— begin Input material —

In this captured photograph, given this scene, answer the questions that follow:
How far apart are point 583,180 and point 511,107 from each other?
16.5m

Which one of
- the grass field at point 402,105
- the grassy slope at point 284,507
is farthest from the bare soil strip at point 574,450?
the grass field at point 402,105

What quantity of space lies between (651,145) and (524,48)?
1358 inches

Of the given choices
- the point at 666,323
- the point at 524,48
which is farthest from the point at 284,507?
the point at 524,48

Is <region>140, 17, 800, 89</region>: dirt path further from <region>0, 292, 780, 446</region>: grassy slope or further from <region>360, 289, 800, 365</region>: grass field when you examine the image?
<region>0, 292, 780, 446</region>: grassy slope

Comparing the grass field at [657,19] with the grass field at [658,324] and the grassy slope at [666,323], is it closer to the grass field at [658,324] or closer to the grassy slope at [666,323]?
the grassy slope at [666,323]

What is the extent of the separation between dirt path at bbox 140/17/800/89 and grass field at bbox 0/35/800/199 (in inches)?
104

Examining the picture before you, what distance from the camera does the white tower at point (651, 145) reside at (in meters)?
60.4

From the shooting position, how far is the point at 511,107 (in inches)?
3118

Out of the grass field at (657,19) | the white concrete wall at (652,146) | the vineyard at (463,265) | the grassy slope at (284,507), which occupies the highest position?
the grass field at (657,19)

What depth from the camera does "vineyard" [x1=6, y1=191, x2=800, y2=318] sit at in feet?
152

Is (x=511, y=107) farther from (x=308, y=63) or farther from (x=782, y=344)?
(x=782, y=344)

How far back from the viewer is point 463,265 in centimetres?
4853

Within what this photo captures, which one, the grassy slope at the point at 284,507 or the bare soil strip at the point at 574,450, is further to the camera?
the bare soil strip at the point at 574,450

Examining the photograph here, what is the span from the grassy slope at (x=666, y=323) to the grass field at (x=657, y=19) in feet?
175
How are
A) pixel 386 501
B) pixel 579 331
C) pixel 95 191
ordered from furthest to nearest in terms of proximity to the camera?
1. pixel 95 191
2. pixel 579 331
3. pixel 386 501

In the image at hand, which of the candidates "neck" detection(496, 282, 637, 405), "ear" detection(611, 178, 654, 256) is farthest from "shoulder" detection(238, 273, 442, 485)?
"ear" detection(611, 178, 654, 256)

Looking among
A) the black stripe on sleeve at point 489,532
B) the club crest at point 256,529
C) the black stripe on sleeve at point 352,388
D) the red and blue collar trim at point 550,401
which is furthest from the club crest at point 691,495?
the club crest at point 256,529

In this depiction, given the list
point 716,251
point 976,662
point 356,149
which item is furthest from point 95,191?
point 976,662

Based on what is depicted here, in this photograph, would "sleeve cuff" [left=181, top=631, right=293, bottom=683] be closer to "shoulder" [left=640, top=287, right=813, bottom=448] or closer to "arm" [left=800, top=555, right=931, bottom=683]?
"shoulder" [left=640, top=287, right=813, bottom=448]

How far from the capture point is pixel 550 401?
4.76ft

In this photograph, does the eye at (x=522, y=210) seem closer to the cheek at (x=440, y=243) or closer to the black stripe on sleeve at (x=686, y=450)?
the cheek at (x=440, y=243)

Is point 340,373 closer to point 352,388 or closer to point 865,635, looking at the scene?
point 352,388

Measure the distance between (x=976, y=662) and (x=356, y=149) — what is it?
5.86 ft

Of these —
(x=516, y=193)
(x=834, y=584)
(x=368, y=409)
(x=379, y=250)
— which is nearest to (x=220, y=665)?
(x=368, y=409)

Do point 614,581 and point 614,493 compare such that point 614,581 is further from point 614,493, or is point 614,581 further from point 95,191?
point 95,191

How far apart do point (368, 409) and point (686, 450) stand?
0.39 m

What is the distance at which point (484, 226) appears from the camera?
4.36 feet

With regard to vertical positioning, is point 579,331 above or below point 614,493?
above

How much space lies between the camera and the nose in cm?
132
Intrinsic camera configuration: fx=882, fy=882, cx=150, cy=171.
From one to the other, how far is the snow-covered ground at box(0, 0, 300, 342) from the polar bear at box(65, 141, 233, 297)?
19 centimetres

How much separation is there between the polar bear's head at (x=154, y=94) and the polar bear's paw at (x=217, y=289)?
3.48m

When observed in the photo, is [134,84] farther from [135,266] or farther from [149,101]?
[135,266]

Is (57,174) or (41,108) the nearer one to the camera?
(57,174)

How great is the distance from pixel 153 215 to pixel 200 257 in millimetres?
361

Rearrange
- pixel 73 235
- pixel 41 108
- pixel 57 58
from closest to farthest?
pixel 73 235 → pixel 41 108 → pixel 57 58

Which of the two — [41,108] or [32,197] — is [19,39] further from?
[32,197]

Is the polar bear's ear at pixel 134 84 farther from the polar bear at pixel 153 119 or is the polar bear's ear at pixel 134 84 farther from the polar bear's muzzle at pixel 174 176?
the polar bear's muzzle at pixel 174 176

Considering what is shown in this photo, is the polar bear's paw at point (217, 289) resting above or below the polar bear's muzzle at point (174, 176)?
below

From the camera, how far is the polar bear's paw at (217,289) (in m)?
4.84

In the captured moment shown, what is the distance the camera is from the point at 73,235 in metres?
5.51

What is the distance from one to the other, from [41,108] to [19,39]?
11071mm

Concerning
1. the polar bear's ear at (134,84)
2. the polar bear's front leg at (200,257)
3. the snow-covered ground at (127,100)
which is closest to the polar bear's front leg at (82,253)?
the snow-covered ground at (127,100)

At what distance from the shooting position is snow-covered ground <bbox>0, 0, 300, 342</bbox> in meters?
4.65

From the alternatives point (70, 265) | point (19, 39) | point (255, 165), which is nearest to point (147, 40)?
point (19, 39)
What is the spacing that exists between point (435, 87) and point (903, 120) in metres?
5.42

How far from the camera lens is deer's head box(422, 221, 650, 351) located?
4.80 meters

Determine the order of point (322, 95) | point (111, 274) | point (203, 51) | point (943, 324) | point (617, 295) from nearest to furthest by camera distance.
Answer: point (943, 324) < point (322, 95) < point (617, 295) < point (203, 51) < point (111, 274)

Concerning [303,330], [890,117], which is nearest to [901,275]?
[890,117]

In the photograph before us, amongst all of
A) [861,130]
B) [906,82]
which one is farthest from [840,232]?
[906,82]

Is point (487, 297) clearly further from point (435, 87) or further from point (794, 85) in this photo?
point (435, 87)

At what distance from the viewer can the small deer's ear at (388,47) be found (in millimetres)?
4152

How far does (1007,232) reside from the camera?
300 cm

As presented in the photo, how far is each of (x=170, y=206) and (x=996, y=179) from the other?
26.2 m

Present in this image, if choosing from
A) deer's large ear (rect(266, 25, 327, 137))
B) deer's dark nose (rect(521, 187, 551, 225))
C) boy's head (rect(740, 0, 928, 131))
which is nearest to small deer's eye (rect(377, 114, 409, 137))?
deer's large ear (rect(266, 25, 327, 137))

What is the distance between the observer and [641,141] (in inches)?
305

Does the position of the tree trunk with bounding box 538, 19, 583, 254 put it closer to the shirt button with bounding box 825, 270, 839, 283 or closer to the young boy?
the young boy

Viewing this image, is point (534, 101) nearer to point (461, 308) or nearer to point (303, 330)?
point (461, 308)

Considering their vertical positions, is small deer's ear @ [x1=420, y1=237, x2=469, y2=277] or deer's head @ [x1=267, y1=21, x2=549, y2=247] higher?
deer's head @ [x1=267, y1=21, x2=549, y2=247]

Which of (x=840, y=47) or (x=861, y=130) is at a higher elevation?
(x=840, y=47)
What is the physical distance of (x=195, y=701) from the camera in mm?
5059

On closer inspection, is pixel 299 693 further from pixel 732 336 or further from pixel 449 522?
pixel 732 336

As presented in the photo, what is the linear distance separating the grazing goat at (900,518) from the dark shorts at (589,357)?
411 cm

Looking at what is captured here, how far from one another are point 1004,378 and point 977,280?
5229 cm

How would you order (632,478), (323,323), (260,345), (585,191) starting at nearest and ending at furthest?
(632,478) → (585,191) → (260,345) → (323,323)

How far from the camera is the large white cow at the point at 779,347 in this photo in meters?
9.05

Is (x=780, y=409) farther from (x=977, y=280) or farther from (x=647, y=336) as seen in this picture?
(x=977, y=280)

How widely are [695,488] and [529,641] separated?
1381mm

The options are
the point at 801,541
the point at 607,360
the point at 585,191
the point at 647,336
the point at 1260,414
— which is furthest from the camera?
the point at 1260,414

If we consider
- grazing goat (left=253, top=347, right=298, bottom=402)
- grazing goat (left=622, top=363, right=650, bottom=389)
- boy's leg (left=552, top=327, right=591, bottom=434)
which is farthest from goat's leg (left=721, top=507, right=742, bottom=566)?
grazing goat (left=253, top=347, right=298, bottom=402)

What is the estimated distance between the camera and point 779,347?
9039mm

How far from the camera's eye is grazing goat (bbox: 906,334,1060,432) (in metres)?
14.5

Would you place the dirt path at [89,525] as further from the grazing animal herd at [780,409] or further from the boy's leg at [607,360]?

— end Input material —

→ Aim:
Please copy out, word for word, the stretch of the records from the line containing "How widely are" through the end of the records.

→ Response to this exercise:
How widely are [695,488] and [529,641] separated?
1381mm

The options are
the point at 801,541
the point at 607,360
the point at 585,191
the point at 647,336
the point at 1260,414
— which is furthest from the camera?
the point at 1260,414

If we consider
- grazing goat (left=253, top=347, right=298, bottom=402)
- grazing goat (left=622, top=363, right=650, bottom=389)
- boy's leg (left=552, top=327, right=591, bottom=434)
which is farthest from goat's leg (left=721, top=507, right=742, bottom=566)?
grazing goat (left=253, top=347, right=298, bottom=402)

What is the estimated distance between the camera and point 779,347?
9039mm

How far from the camera's eye is grazing goat (bbox: 906,334,1060,432) (in metres)?
14.5

Would you place the dirt path at [89,525] as further from the grazing animal herd at [780,409] or further from the boy's leg at [607,360]?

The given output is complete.